Lo había cuidado cuando era un niño y siempre estuvo a su lado en los años siguientes; habían pasado juntos muchos momentos felices.

Sus personalidades eran parecidas, otro motivo para estar de acuerdo, y se sentían realmente bien cuando estaban juntos.

Le vino a la mente la imagen de Luigi sonriente, bromista, y se acordó sólo de pocos momentos de tristeza, ya que su hermano, como él, era optimista y positivo por naturaleza.

A pesar de la discreta diferencia de edad y la pertenencia, de hecho, a dos generaciones sucesivas distintas, Luigi y Mario hacían una buena pareja: se complementaban y entre ellos había un entendimiento indescriptible.

Eran como uña y carne: uno se consideraba la mitad perfecta del otro, al menos desde cierto punto de vista, y esta situación se había reforzado cada vez más con el pasar de los años, sobre todo después de que Mario quedase viudo.

Luigi se sentía en deuda con él por todo lo que el hermano mayor había hecho por él:

–Ciertas cosas no se olvidan –le había dicho el día en que había muerto su mujer –siempre estaré a tu lado, cada vez más.

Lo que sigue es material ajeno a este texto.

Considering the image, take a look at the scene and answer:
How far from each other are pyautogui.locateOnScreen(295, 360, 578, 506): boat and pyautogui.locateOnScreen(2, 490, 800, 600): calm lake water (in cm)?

Y Luigi había mantenido su promesa.

No pasaba un día sin que se viesen o, en el peor de los casos, no hablasen por teléfono; conocían sus recíprocas obligaciones, cuando tenían necesidad, se consultaban y se daban consejos.

Ahora ya, desde hacía años, ambos estaban solteros y, aunque habían decidido de común acuerdo vivir en pisos distintos, se sentían de todas formas juntos, uno al lado de otro.

A veces tenían la impresión de que, con el paso del tiempo, se había creado entre ellos una especie de telepatía, y que se había desarrollado poco a poco. Se entendían enseguida, era como si se transmitiesen sus pensamientos con una mirada y a menudo no tenían ni necesidad de hablar para decidir ciertas cosas.

No habría pensado jamás que todo esto pudiese romperse en unos pocos segundos, pensó Mario mientras se encontraba delante del cuerpo de su hermano, extendido inmóvil en estado de coma.

Las condiciones de Luigi seguían mejorando día a día y esto al menos era una buena noticia, pero verlo siempre allí, en la misma posición, le hacía sentirse incómodo: le creaba un nudo en la garganta que difícilmente se desharía antes de que despertase.

Todos los días discurrían de la misma manera desde el accidente: todos eran iguales como fotocopias.

E incluso aquel día llegó la noche sin que Mario Mazza se diese cuenta, tan absorto estaba en sus pensamientos. Cuando fue despertado por la voz de un empleado que lo invitaba a dejar el hospital porque había terminado el horario de visita a los pacientes, el hombre se encaminó hacia la salida, bajó las escaleras y, con el abrigo bien cerrado, se preparó a afrontar la intemperie: afuera había comenzado a nevar.